WYTOVICH: What is your origin story? What drew you to horror in the first place?

MOSIMAN: As they say, horror chose me. My first novel, WIREMAN, was a serial killer thriller (when this was a brand new type of novel) but I wrote graphically. It was gruesome and bloody while being psychological and a study of the psychology of a murderer. In my mind, I had written suspense. Publishing labeled it horror and gave it a scary cover. So be it. Stephen King wrote horror, how bad could it be my novel was thus labeled? My first story, to “The Horror Show,” was horror. My work was always dark and that was what I wanted to explore as a writer.

WYTOVICH: Where do you think the horror genre is presently sitting at in the market? What do you think the next big trend is going to be?

MOSIMAN: Well, in movies it seems to be hot. In books maybe not as much, but except for King, it never has been a top leading genre. I hope there is no next trend. It was zombies for a while and I despaired. When will this end, I wondered? Surely there are other scary topics writers could tackle.

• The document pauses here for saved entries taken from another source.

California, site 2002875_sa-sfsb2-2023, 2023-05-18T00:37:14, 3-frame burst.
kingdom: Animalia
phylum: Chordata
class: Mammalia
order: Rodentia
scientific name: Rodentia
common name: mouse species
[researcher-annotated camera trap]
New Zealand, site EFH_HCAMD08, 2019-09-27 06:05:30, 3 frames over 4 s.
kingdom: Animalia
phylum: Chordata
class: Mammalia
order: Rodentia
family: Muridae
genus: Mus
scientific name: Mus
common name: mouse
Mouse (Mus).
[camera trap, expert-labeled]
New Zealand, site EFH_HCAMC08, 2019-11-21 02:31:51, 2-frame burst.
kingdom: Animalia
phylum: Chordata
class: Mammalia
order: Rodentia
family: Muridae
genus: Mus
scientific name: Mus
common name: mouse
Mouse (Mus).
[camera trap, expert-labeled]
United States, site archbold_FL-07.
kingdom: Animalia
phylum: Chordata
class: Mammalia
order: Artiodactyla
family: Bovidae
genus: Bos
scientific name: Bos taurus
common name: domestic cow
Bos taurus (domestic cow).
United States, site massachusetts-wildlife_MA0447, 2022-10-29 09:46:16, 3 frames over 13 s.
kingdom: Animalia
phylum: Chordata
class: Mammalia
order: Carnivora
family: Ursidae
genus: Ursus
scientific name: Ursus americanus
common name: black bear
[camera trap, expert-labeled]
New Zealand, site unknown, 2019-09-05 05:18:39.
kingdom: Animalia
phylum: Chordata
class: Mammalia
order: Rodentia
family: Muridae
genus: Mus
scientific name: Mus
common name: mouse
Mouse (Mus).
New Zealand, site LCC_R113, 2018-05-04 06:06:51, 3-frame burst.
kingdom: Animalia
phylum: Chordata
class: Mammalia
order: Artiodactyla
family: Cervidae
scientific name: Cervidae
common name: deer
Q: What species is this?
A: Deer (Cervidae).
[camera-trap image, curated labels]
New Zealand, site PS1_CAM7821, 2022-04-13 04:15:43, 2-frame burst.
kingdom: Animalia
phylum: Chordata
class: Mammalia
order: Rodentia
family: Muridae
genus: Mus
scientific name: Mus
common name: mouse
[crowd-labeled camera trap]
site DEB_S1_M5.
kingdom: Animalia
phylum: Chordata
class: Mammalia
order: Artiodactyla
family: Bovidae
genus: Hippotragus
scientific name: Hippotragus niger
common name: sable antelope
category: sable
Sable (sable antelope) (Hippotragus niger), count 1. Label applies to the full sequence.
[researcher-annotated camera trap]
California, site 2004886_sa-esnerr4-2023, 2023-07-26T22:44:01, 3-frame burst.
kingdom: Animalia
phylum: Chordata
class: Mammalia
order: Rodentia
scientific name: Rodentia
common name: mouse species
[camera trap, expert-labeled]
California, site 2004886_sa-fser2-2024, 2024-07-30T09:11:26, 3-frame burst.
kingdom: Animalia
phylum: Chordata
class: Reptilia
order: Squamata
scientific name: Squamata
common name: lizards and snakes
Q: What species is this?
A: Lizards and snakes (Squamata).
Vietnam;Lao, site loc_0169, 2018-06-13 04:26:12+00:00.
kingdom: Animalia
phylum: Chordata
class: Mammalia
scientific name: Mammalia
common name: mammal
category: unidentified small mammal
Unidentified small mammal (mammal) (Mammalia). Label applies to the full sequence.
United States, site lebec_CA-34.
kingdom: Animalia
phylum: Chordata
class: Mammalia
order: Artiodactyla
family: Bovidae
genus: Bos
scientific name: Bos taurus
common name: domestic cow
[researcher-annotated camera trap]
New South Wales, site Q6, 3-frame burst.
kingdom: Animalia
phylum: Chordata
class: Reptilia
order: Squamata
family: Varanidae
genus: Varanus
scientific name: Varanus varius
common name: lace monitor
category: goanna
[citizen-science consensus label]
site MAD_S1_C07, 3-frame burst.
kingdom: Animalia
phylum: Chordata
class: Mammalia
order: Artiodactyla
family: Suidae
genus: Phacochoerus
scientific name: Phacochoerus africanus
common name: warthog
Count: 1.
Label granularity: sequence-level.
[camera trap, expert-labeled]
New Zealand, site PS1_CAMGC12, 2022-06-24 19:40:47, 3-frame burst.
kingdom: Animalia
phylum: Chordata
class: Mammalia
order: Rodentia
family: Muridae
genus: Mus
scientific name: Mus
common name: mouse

I don’t like trends, really.

WYTOVICH: If you could give one piece of advice to writers, what would it be and why?

MOSIMAN: Believe in yourself and practice, practice, practice. Some today are publishing the first thing they’ve ever written. Not a good plan. Write and SUBMIT and see if you can sell fiction. Take your lumps. Practice and improve. Don’t believe you’re top notch until you have some writing experience and someone paid you money for it. THEN, baby, write like hell is coming and the hot wind is at your back because you only have one life. You think it’s long and you have time, but you don’t, you don’t have any time at all, you must write all the important things that mean something to you, you must explore all the things you need to know and the writing will teach you. You dedicate your life to this and you stay serious about it. You don’t do this for a hobby or to make money or to get fame. You do this as if your life depended on it.

Billie Sue Mosiman is the author of seventeen novels and hundreds of published short stories. She’s been writing since 1983 and the sale of her first novel. She’s edited anthologies and taught writing. Her latest work are the novels THE GREY MATTER and LOSTNESS. Her latest story collection is THE SORROWS. Her anthology is FRIGHT MARE-WOMEN WRITE HORROR.